Reference no: EM131094113 
                                                                               
                                       
The board of directors of the Kalama Power Corporation has decided that for the purpose of testing whether its capital investment projects are acceptable, a compound interest (DCF) rate of 8% per annum will be used in evaluating investment projects.
All investment projects are now under consideration. Estimates of the expected cash flows over forty years are as follows:
| 
 | Expected cash flows during each year | 
| Years | Net receipts Sh. Million | Net payments Sh. Million | 
| 1 - 5 6 - 10 11 - 20 21 - 40 | - 1,500 800 400 | 2,000 - - - | 
The expected residual value of the assets is zero.
Required:
(a) Show whether the project satisfies the normal capital budgeting criteria for acceptance.
(b) Show how sensitive the calculation in (a) above is to:
(i) An increase in the residual asset value from zero to sh.1,000,000.
(ii) A 1% increase in the initial capital outlay (during each year of the outlay).
A 1% decrease in the estimate of expected cash flow during each
of the years from 6 to 10.
(c) Show the effect of adopting the project on the ratio of reported profits in years 5 and 6 to net balance sheet value of assets at the beginning of those two years.
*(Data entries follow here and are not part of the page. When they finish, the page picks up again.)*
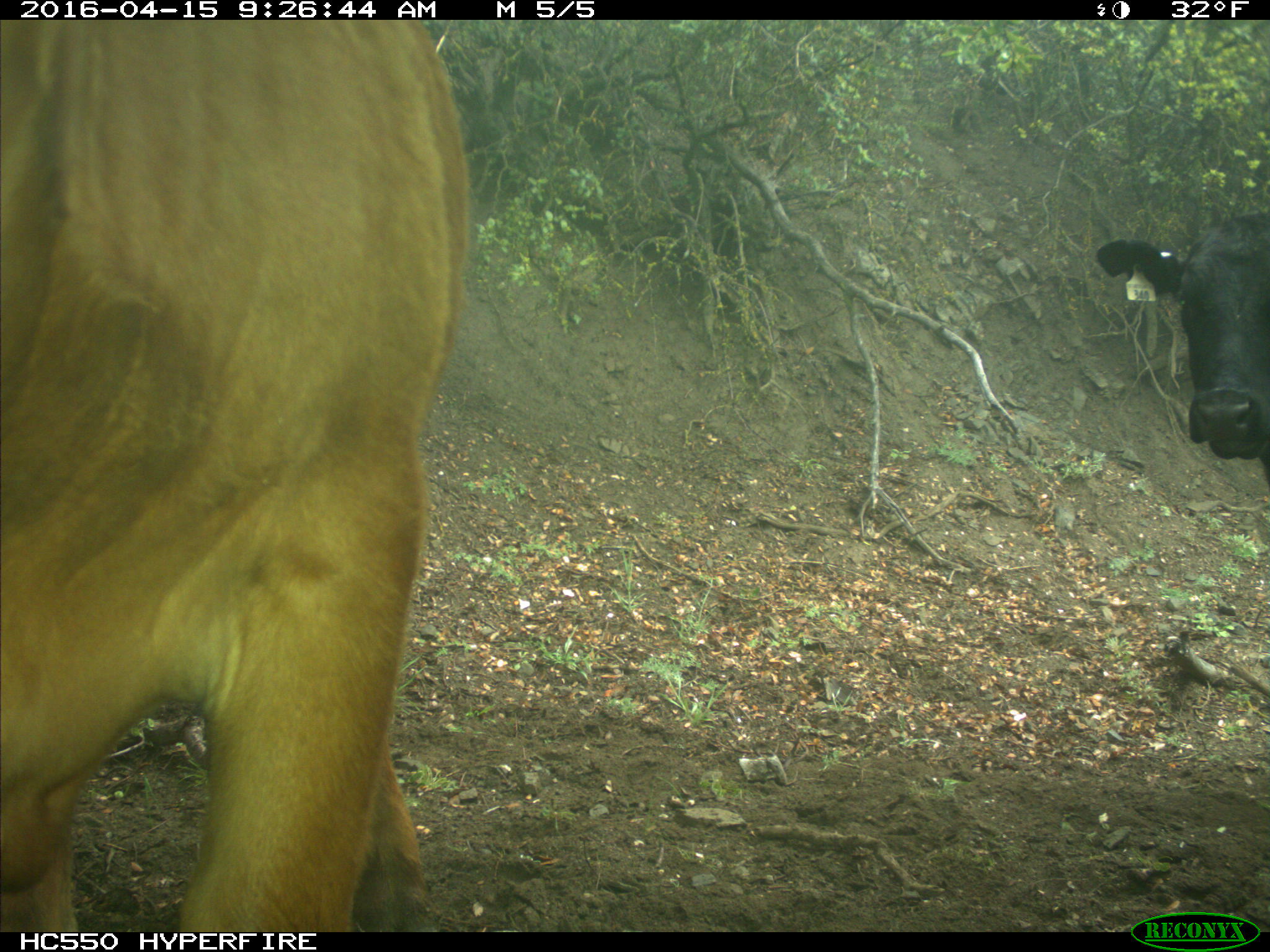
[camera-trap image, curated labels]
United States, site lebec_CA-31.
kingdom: Animalia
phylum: Chordata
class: Mammalia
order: Artiodactyla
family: Bovidae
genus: Bos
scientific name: Bos taurus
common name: domestic cow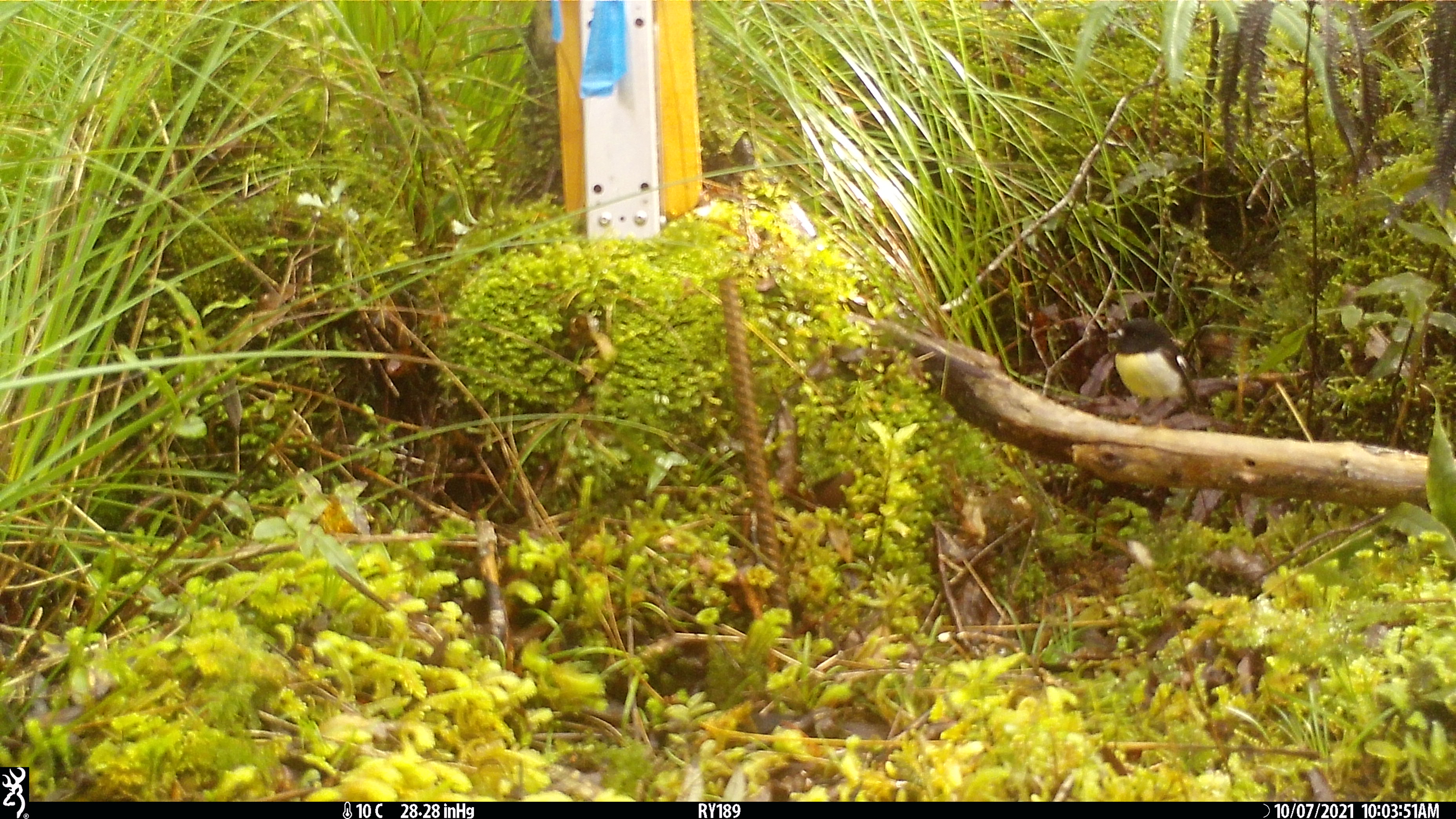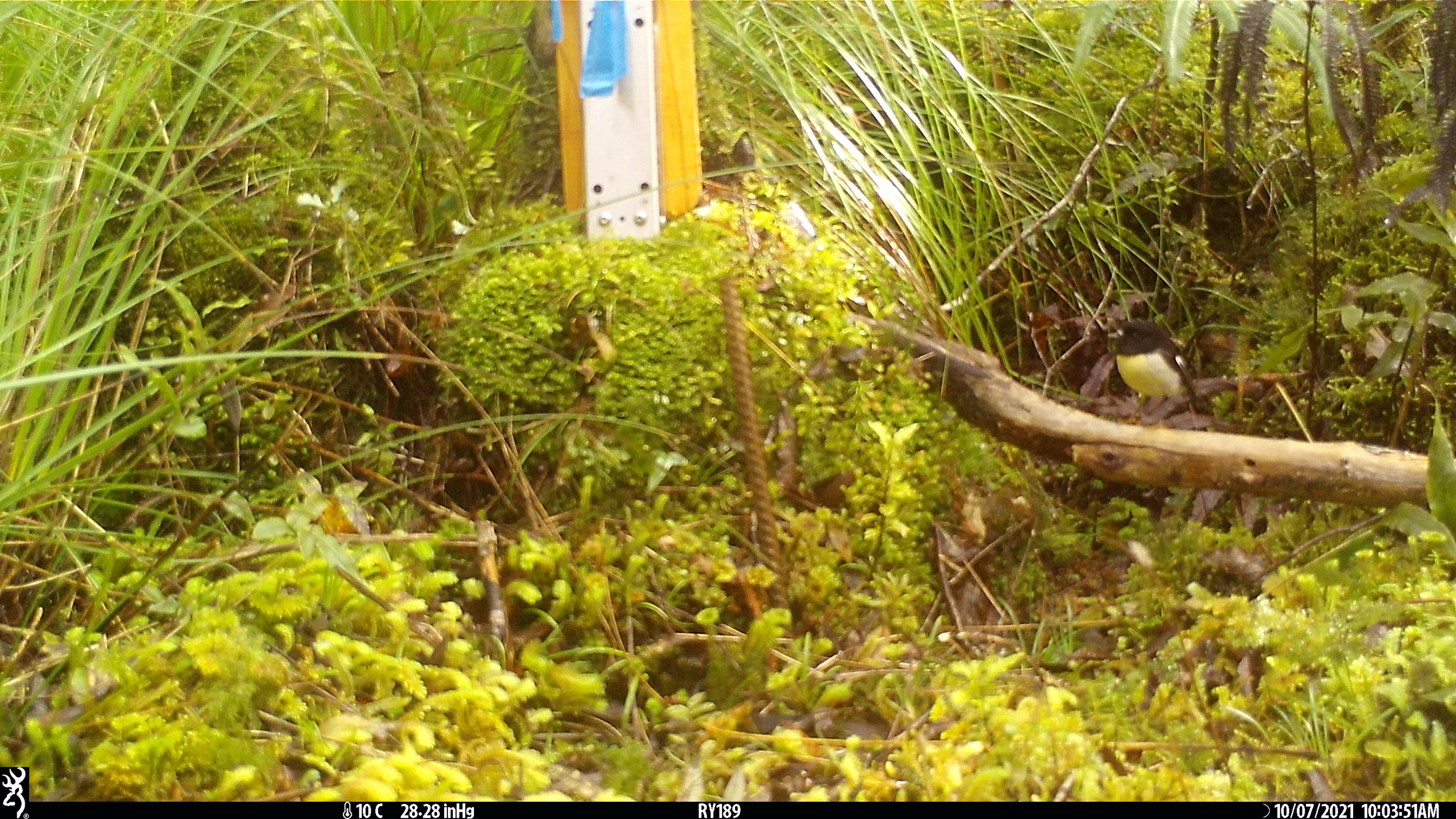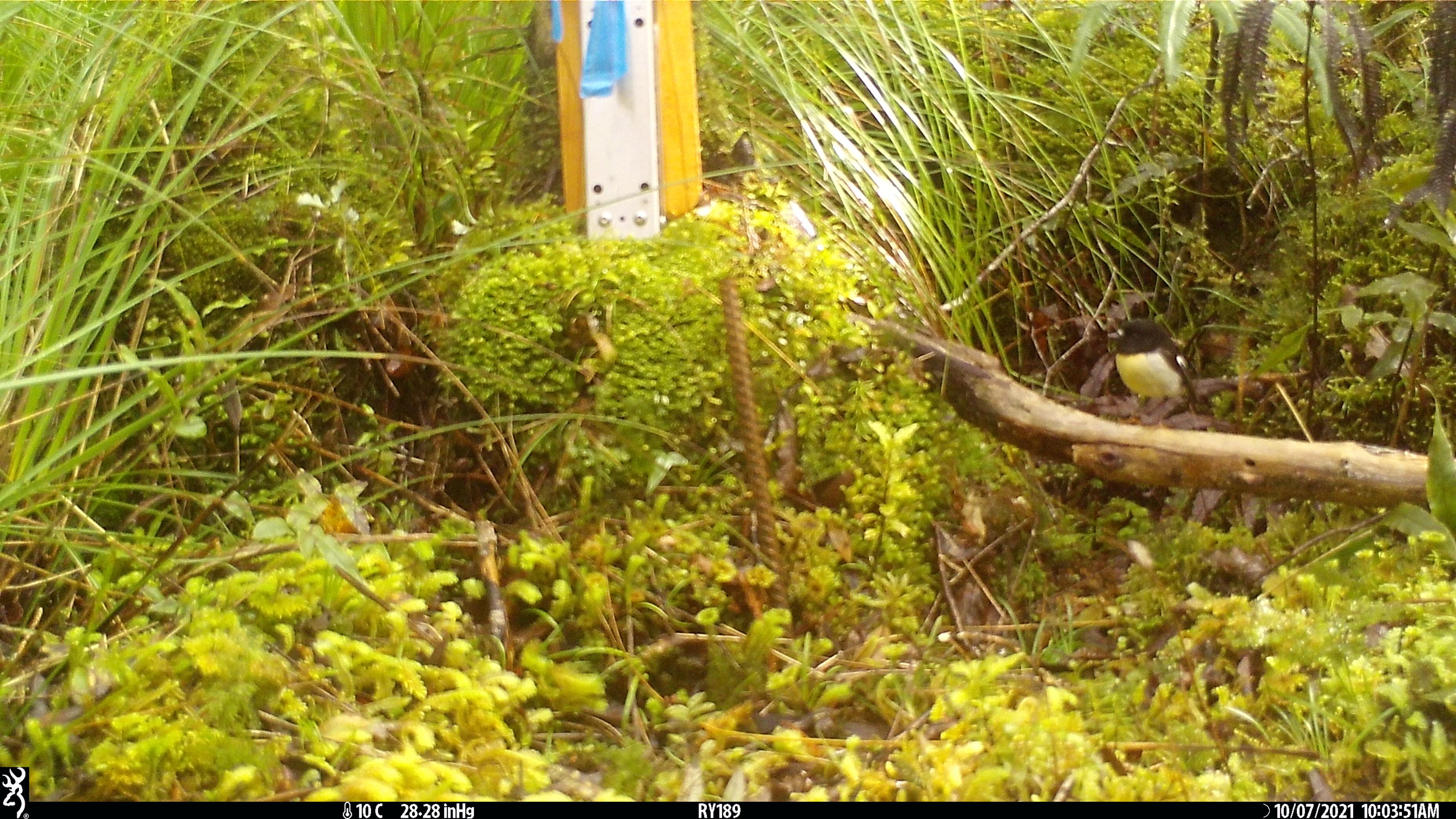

Comment briefly on the usefulness of the latter type of ratio in the interpretation of accounts in the light of your calculation. (Assume that the expenditure in years 1 to 5 is capitalized, that straight-line depreciation is charged after year 5 at 5% per annum, and the actual cash flows are according to plan).
You can assume that all cash flows arise on the last day of each year, that all figures are net of tax and expressed in terms of constant price levels, and that working capital for the investment project can be ignored.